#### TASK
Render the stretch from the line containing "In the depicted" through the end of the entries as a Markdown table with the columns Row and Line. Number each line and leave out blank ones.

━━━━━ INPUT RECORDS ━━━━━

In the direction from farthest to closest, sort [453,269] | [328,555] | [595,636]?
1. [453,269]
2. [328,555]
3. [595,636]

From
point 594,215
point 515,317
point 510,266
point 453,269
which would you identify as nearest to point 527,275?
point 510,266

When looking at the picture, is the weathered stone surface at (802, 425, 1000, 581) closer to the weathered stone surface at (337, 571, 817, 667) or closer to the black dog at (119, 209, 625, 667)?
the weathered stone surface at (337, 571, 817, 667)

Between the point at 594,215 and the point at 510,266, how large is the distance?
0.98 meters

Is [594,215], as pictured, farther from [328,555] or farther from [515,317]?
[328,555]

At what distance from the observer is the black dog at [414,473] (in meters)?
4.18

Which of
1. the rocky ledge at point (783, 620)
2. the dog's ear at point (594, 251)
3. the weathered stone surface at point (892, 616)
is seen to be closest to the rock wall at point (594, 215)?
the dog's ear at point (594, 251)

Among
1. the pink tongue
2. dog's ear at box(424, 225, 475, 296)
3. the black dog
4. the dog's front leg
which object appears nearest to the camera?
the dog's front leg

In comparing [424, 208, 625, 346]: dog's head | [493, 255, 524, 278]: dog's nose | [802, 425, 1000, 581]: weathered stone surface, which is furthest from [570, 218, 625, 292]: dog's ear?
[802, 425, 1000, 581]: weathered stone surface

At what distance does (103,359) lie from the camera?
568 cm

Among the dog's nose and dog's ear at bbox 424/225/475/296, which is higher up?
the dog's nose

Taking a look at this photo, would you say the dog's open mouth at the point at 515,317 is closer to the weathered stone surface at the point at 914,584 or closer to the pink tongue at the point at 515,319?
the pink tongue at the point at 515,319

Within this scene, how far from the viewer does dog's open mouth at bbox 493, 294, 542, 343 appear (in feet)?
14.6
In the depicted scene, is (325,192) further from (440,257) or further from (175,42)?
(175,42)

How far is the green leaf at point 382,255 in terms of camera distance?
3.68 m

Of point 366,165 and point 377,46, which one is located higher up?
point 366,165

━━━━━

#### WRITTEN SOLUTION
| Row | Line |
|---|---|
| 1 | In the depicted scene, is (325,192) further from (440,257) or further from (175,42)? |
| 2 | (175,42) |
| 3 | How far is the green leaf at point 382,255 in terms of camera distance? |
| 4 | 3.68 m |
| 5 | Of point 366,165 and point 377,46, which one is located higher up? |
| 6 | point 366,165 |